The recovering economy must be able to be self-sufficient

It is always darker before dawn, and there is no doubt that the Covid lockdown has pushed many Irish SMEs into a dark place, facing terrible financial pressure. Seventy percent faced a drop in their income, according to the CSO, with a median drop of 25 percent – enough to push many companies with low profit margins into a loss.

With SMEs employing over a million people in Ireland, the impact on jobs, wages and the mental health of SME owners and their hardworking teams has been immense.

Fortunately, there are positive signs that the dawn is coming and that confidence and sales are returning. Linked Finance’s recently released SME Confidence Index showed confidence in the second quarter of the year up from 12 months ago.

Perhaps more importantly, the outlook for the future is also strong, with 76 percent of SMEs expecting business activity in the next quarter to be the same or better than it is now.

These trends are consistent with a series of other barometers. A Small Firms Association survey of members released in June showed improving sentiment and forecasts for economic growth this year are being revised upwards across the board, most recently by Davy who earlier this month upped their take on GDP growth for 2021 to 15%.

If you look more closely, this recovery is not felt evenly across the economy. The fastest growing multinational sector. The recovery of the national economy is much more gradual, Davy stressing that output by native Irish companies is still 6.4% below pre-pandemic levels.

Our research supports this point, with confidence and performance levels for SMEs that have exposure to export markets ahead of those that depend solely on the national economy.

It is also noteworthy that the recovery is slow for microenterprises – businesses employing between one and three people (perhaps a hairdresser or a small cafe) – where the impact of Covid has hit the hardest and a return to normalcy has been. slower to come.

There is sometimes a risk that as we celebrate the welcome contribution of the foreign direct investment industry and the massive importance of Googles / Facebooks / Amazons, we forget to pay enough attention to the contribution of SMEs. More than two-thirds of Irish people working in the private sector are employed by an SME, with these companies making a contribution in each of our 26 counties and in all sectors of the economy.

Disturbing sign

Quick and efficient access to credit is vital for SMEs, looking to restock and reopen as the pandemic restrictions end. It is certainly a worrying sign that, according to the Central Bank of Ireland, gross lending to SMEs at the start of this year by the mainstream banking sector fell by 24% in 2020.

To avoid the risk of depriving SMEs of affordable financing, the government very wisely introduced the Covid-19 credit guarantee scheme for which we were the first approved non-bank lender.

Today more than ever, companies must ensure that they maintain their competitiveness

As we progressed through the year, the pace and demand for our clients’ credit increased, with July marking a record high and the level of credit well before the dark days of 2020, especially in sectors such as retail trade (+39 percent), construction (+62 percent), transport and logistics (+67 percent).

The income support made available through the Wage Subsidy Scheme for Employment (EWSS) and the Pandemic Unemployment Benefit Scheme (PUP) is even more important for SMEs than the Social Security Guarantee scheme. credit. The government is rightly subject to a challenge and rigorous debate over how it has handled Covid, but it was interesting that more than two-thirds of SMEs in our recent survey said they were either ‘satisfied Or “very satisfied” with the Government Support provided, and only 12 percent indicating dissatisfaction.

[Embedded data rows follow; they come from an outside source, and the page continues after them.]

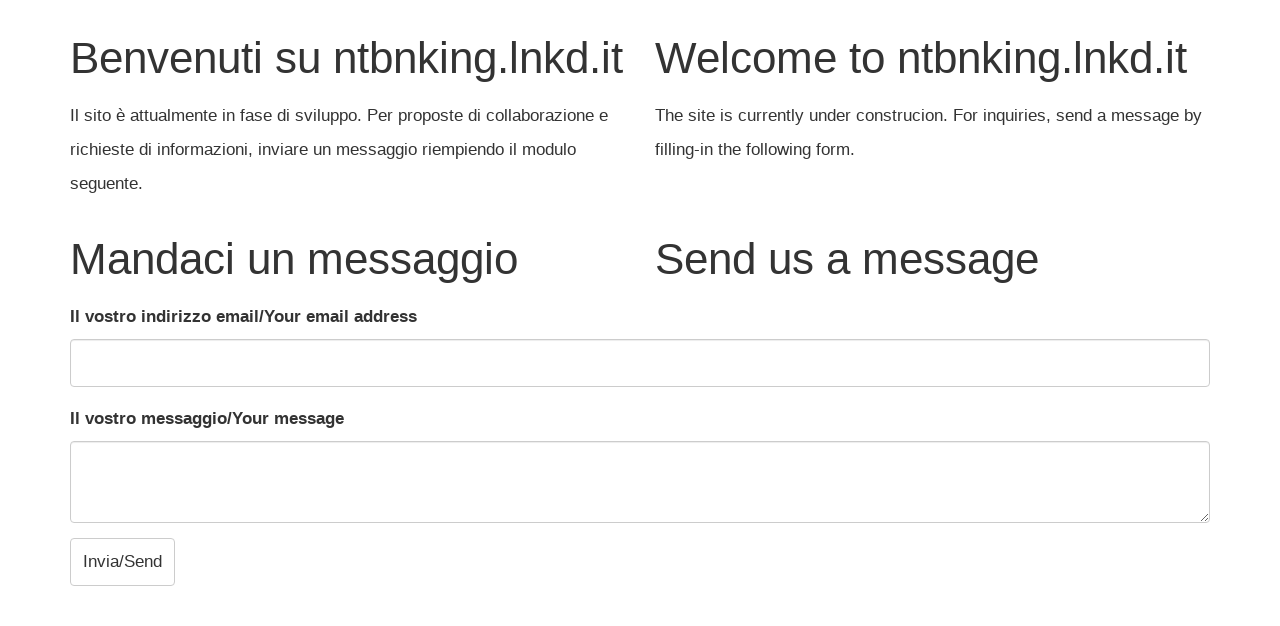

--- FILE ---
content_type: application/xhtml+xml
request_url: http://ntbnking.lnkd.it/jpn/donation
body_size: 2380
content:
<?xml version='1.0' encoding='UTF-8'?>
<!DOCTYPE html PUBLIC "-//W3C//DTD XHTML 1.0 Strict//EN" "http://www.w3.org/TR/xhtml1/DTD/xhtml1-strict.dtd">
<html xmlns="http://www.w3.org/1999/xhtml"><head>
    <meta charset="utf-8"/>
    <meta http-equiv="X-UA-Compatible" content="IE=edge"/>
    <meta name="viewport" content="width=device-width, initial-scale=1"/>
    
    <title>ntbnking.lnkd.it</title>

    <!-- Bootstrap -->
    <link href="/css/bootstrap.min.css" rel="stylesheet"/>

    

    

    <!-- HTML5 Shim and Respond.js IE8 support of HTML5 elements and media queries -->
    <!-- WARNING: Respond.js doesn't work if you view the page via file:// -->
    <!--[if lt IE 9]>
      <script src="https://oss.maxcdn.com/html5shiv/3.7.2/html5shiv.min.js"></script>
      <script src="https://oss.maxcdn.com/respond/1.4.2/respond.min.js"></script>
    <![endif]-->
  </head><body>
    <div class="container">
  <div class="row">
    <div class="col-md-6">
      <h1>Benvenuti su ntbnking.lnkd.it</h1>
      Il sito è attualmente in fase di sviluppo. Per proposte di collaborazione e richieste di informazioni, inviare un messaggio riempiendo il modulo seguente.
    </div>
    <div class="col-md-6">
      <h1>Welcome to ntbnking.lnkd.it</h1>
      The site is currently under construcion. For inquiries, send a message by filling-in the following form.
    </div>
  </div>
  
      <div class="row">
        <div class="col-md-6">
          <h1>Mandaci un messaggio</h1>
        </div>
        <div class="col-md-6">
          <h1>Send us a message</h1>
        </div>
      </div>
      <form role="form" action="/message" method="post">
    <div class="form-group">
      <label for="email">Il vostro indirizzo email/Your email address</label>
      <input name="from" type="email" class="form-control" value=""/>
    </div>
    <div class="form-group">
      <label>Il vostro messaggio/Your message</label>
      <textarea class="form-control" name="msg"></textarea>
    </div>
    <button type="submit" class="btn btn-default">Invia/Send</button>
  </form>
    
</div>
    <!-- jQuery (necessary for Bootstrap's JavaScript plugins) -->
    <script src="https://ajax.googleapis.com/ajax/libs/jquery/1.11.1/jquery.min.js"></script>
    <!-- Include all compiled plugins (below), or include individual files as needed -->
    <!-- bootstrap js skipped -->
  </body></html>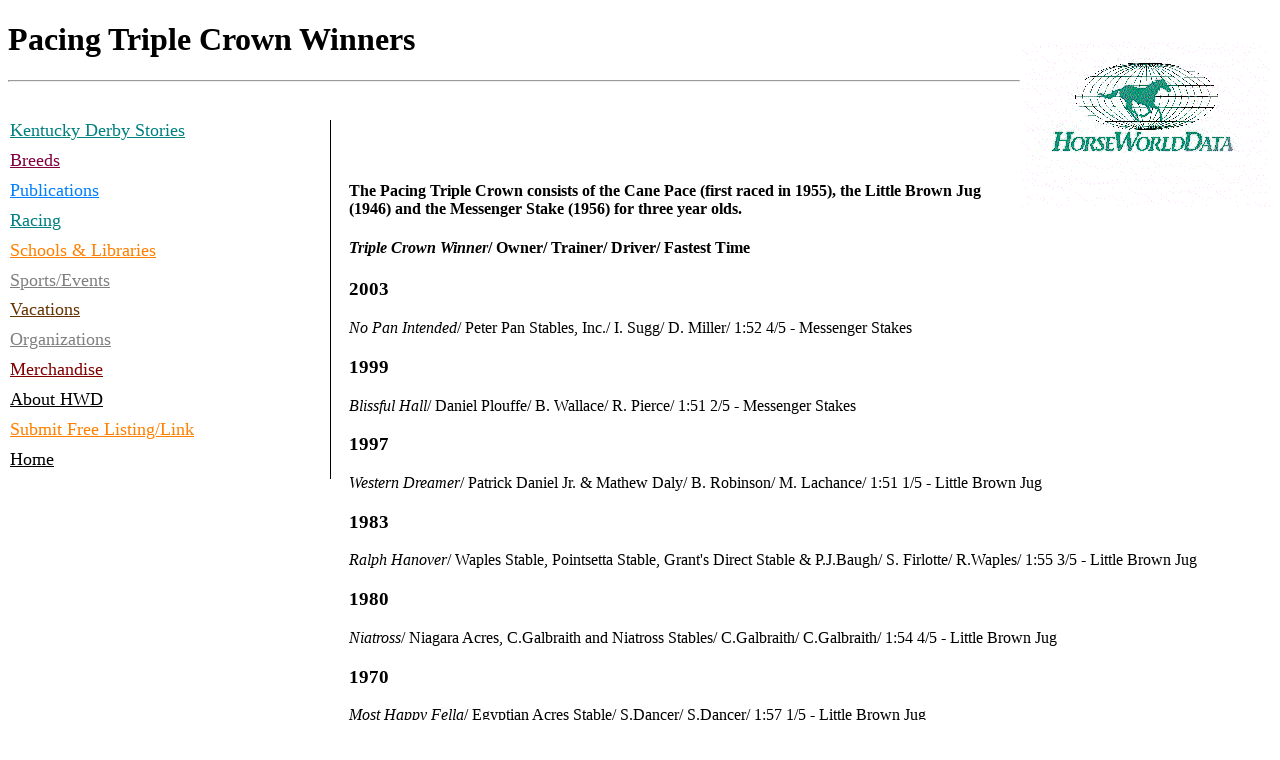

--- FILE ---
content_type: text/html
request_url: http://www.horseworlddata.com/pacetri.html
body_size: 3976
content:
<!DOCTYPE html PUBLIC "-//W3C//DTD XHTML 1.0 Transitional//EN" "http://www.w3.org/TR/xhtml1/DTD/xhtml1-transitional.dtd">
<html xmlns="http://www.w3.org/1999/xhtml">

<!-- #BeginTemplate "master.dwt" -->

<head>
<meta content="text/html; charset=utf-8" http-equiv="Content-Type" />
<!-- #BeginEditable "doctitle" -->
<title>Pacing Triple Crown Winners</title>
<!-- #EndEditable -->
<link href="styles/prime.css" rel="stylesheet" type="text/css" />
</head>


<body>
<div><!-- #BeginEditable "image" -->
	<img alt="Soft green logo" src="images/try3a5sftg.gif" class="smalllogo"/><!-- #EndEditable -->
</div>
<h1><!-- #BeginEditable "Heading" -->Pacing Triple Crown Winners&nbsp;<!-- #EndEditable --></h1>
<hr>

<div><ul class="nav">

<li><a
href="Stories.html" style="color: rgb(0,128,128)"><font
color="#008080">Kentucky Derby Stories</font></a></li>

	<li><a href="breeds.html"
style="color: rgb(128,0,0)"><font color="#800040">Breeds</font></a></li>
	<li><a href="pubs.html" style="color: rgb(0,128,255)"><font
color="#0080FF">Publications</font></a></li>
	<li><a
href="racing.html" style="color: rgb(0,128,128)"><font
color="#008080">Racing</font></a></li>
	<li><a href="schllbr.html"
style="color: rgb(255,128,64); "><font color="#FF8000">Schools &amp; Libraries</font></a><li><a
href="sport.html" style="color: rgb(192,192,192)"><font
color="#808080">Sports/Events</font></a></li>
	<li><a
href="vacat.html" style="color: rgb(102,51,0)"><font
color="#663300">Vacations</font></a></li>
	<li><a
href="assc.html" style="color: rgb(192,192,192)"><font
color="#808080">Organizations</font></a></li>
	<li><a href="merch.html" style="color: rgb(128,0,0)"><font color="#800000">Merchandise</font></a></li>
	<li><a href="about.html" style="color: rgb(0,0,0)"><font
color="#000000">About HWD</font></a></li>
	<li><a
href="hwdform.html" style="color: rgb(255,128,64)"><font
color="#FF8000">Submit Free Listing/Link</font></a></li>
	<li><a
href="default.html" style="color: rgb(0,0,0)"><font color="#000000">Home</font></a></li>
</ul></div>
<!-- #BeginEditable "Main%20class" -->
<div class="mainrace">




<h4>The Pacing Triple Crown consists of the <b>Cane Pace</b>
(first raced in 1955), the <b>Little Brown Jug</b> (1946) and the
<b>Messenger Stake</b> (1956) for three year olds.</h4>

<h4><i>Triple Crown Winner</i>/ Owner/ Trainer/ Driver/ Fastest
Time</h4>

<h3><b>2003</b></h3>

<p><i>No Pan Intended</i>/ Peter Pan Stables, Inc./ I. Sugg/ D.
Miller/ 1:52 4/5 - Messenger Stakes</p>

<h3><b>1999</b></h3>

<p><i>Blissful Hall</i>/ Daniel Plouffe/ B. Wallace/ R. Pierce/
1:51 2/5 - Messenger Stakes</p>

<h3><b>1997</b></h3>

<p><i>Western Dreamer</i>/ Patrick Daniel Jr. &amp; Mathew Daly/
B. Robinson/ M. Lachance/ 1:51 1/5 - Little Brown Jug</p>

<h3><b>1983</b></h3>

<p><i>Ralph Hanover</i>/ Waples Stable, Pointsetta Stable,
Grant's Direct Stable &amp; P.J.Baugh/ S. Firlotte/ R.Waples/
1:55 3/5 - Little Brown Jug<br>
</p>

<h3><b>1980</b></h3>

<p><i>Niatross</i>/ Niagara Acres, C.Galbraith and Niatross
Stables/ C.Galbraith/ C.Galbraith/ 1:54 4/5 - Little Brown Jug<br>
</p>

<h3><b>1970</b></h3>

<p><i>Most Happy Fella</i>/ Egyptian Acres Stable/ S.Dancer/
S.Dancer/ 1:57 1/5 - Little Brown Jug<br>
</p>

<h3><b>1968</b></h3>

<p><i>Rum Customer</i>/ Kennilworth Farms &amp; L.C.Mancuso/
W.Haughton/ 1:59 3/5 - Little Brown Jug<br>
</p>

<h3><b>1966</b></h3>

<p><i>Romeo Hanover</i>/ Lucky Star Stables &amp; Morton Finder/
J.Silverman/ W.Meyer &amp; G.Sholty/ 1:59 3/5 - Little Brown Jug<br>
</p>

<h3><b>1965</b></h3>

<p><i>Bret Hanover</i>/ R.Downing/ F.Ervin/ F.Ervin/ 1:57 -
Little Brown Jug<br>
</p>

<h3><b>1959</b></h3>

<p><i>Adios Butler</i>/ P.West &amp; A.Pellillo/ P.West/
C.Hodgins/ 1:59 2/5 - Little Brown Jug</p>
</p></div>




<!-- #EndEditable -->




<hr>
<div id="copyright">Copyright © 1995-2021 by <a href="mailto:horsedata@aol.com">HorseWorldData.com</a>,
a Division of Aide-de-Camp, Inc.</div>

</body>

<!-- #EndTemplate -->

</html>


--- FILE ---
content_type: text/css
request_url: http://www.horseworlddata.com/styles/prime.css
body_size: 1336
content:
ul.nav {
	list-style-type: none;
	padding-left: 0;
	margin-left: 0;
	float: left;
	width: 25%;
	background-color: white;
	top: 0px;
	border-right-style: solid;
	border-right-width: thin;
	position: fixed;
	margin-top: 120px;
	left: 10px;
}
ul.nav a {
	display: block;
	height: 1.7em;
	width: 12em;
	font-size: 1.1em;
	font-weight: inherit;
}
 
 .biglogo {
	 margin-top: 20px;
	 margin-bottom: 20px;
	 padding-bottom: 20px;
	 float: none;
 }
 
 .main {
	margin-left: 27%;
	font-size: medium;
}

.main a {
	color:#800000;
}

.mainschllbr, .mainmerch, .mainpubs, .mainassc, .mainbreeds, .mainrace, .mainsport, .mainvacat {
	margin-left: 27%;
	font-size: medium;
	margin-top: 100px;
	margin-bottom: 120px;
}
	.mainschllbr a {
	color: #FF6600;
}	


.mainpubs a {
	color: #3399FF;
}

.mainmerch a {
	color:#800000;
}

.mainbreeds a {
	color:#800000;
}



.mainassc a {
	color:#808080;
	
}
.mainrace a	{
	color:#008080;
	
}

.mainsport a {
	color:#808080;
	
}

.mainvacat a {
	color:#663300
}

.smalllogo {
	margin-top: 20px;
	margin-bottom: 20px;
	padding-bottom: 20px;
	float: right;
}

#copyright {
	margin: 0px;
	clear:both;
	position:relative;
	bottom: 0;
	left: 0px;
	right: 0;
}
	#copyright a {
	color: #800000;
}

 
 #copyright {
	padding: 10px;
	margin: 0px;
	clear: both;
	position: relative;
	bottom: 0;
	left: 0px;
	right: 0;
}
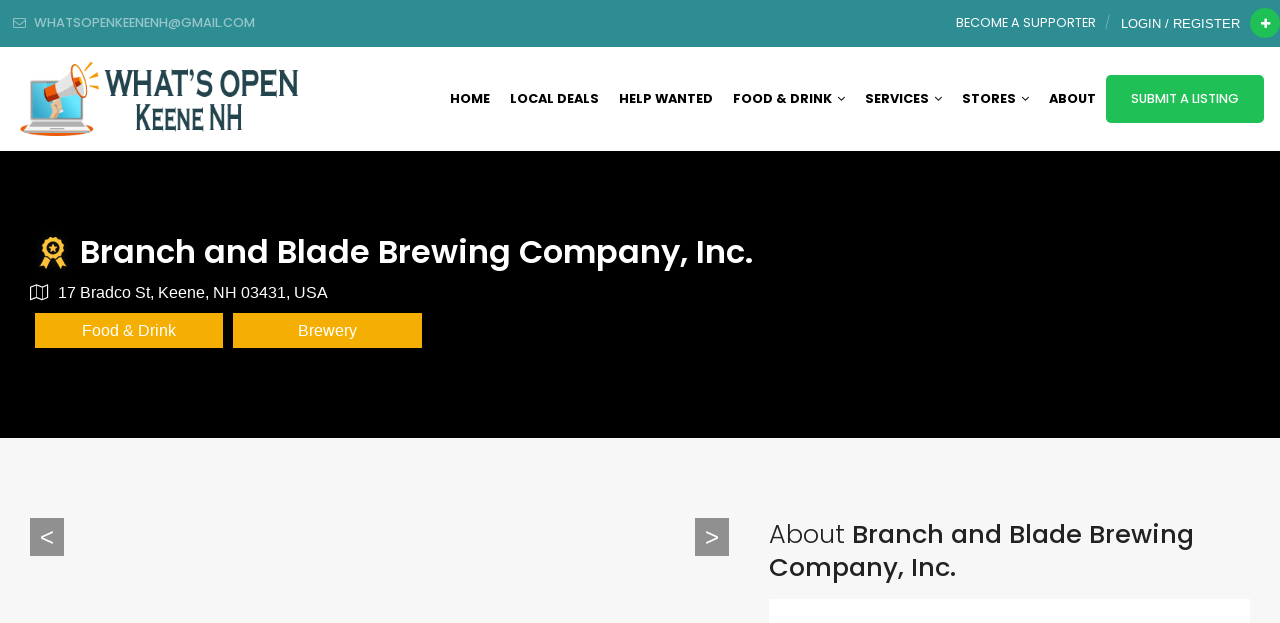

--- FILE ---
content_type: text/css
request_url: https://whatsopenkeenenh.com/wp-content/themes/directorytheme_childtheme/style.css?1769905564&ver=6.7.4
body_size: 78
content:
/*
Theme Name: Community Resource Child Theme
Author: Offline Sharks
Version: 1.0
Author URI: http://offlinesharks.com/
Template: directorytheme
Description: Completely custom Wordpress theme built by OfflineSharks. What makes this theme special is that it was created by Offline Marketers and is designed specifically for Offline Marketers. This theme is crafted using the Bootstrap framework and has custom dynamic functions, fields, and content boxes on each page. We recommend using this theme to generate leads, prospects, and sales for any business. <a target="_blank" href="http://themepluginserver.nickponte.com/directory-theme-changelog/">Theme change log</a>
Tags: flexible-content, accessibility-ready, custom-colors, custom-logo, editor-style, featured-images, theme-options, translation-ready
*/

Perhaps not surprisingly, that 12 percent received a much larger share of on-air voice, but overall the government answered the call when the tough questions were asked.

“Mini boom”

We now hear of a ‘mini boom’ emerging after Covid, and the government faces the heinous challenge of deciding how quickly it will lift emergency measures. Go too fast and they risk stifling emerging business confidence; go too slowly and the massive bill we will have to pay off as a nation will become an undue burden.

We have noticed that SMEs are talking about an increase in price inflation as they resume operations, with 23% of companies expecting to charge higher prices in the future, compared to 6% one year ago. It’s another mini-boom signal some are talking about, and is reflected in recent CSO inflation figures showing prices in August rose at the highest rate in 10 years.

Today more than ever, companies must ensure that they maintain their competitiveness. Businesses that risk trying to make up for lost sales with short-term price hikes could easily find consumer patience running out of steam.

Overall, there is cause for celebration and the rebound we are seeing is a sign of an SME sector whose resilience is to be welcomed. Hopefully, when government support stabilizers are fully withdrawn and the initial wave of post-pandemic consumer spending normalizes, a more sustainable and long-term recovery will be sustained.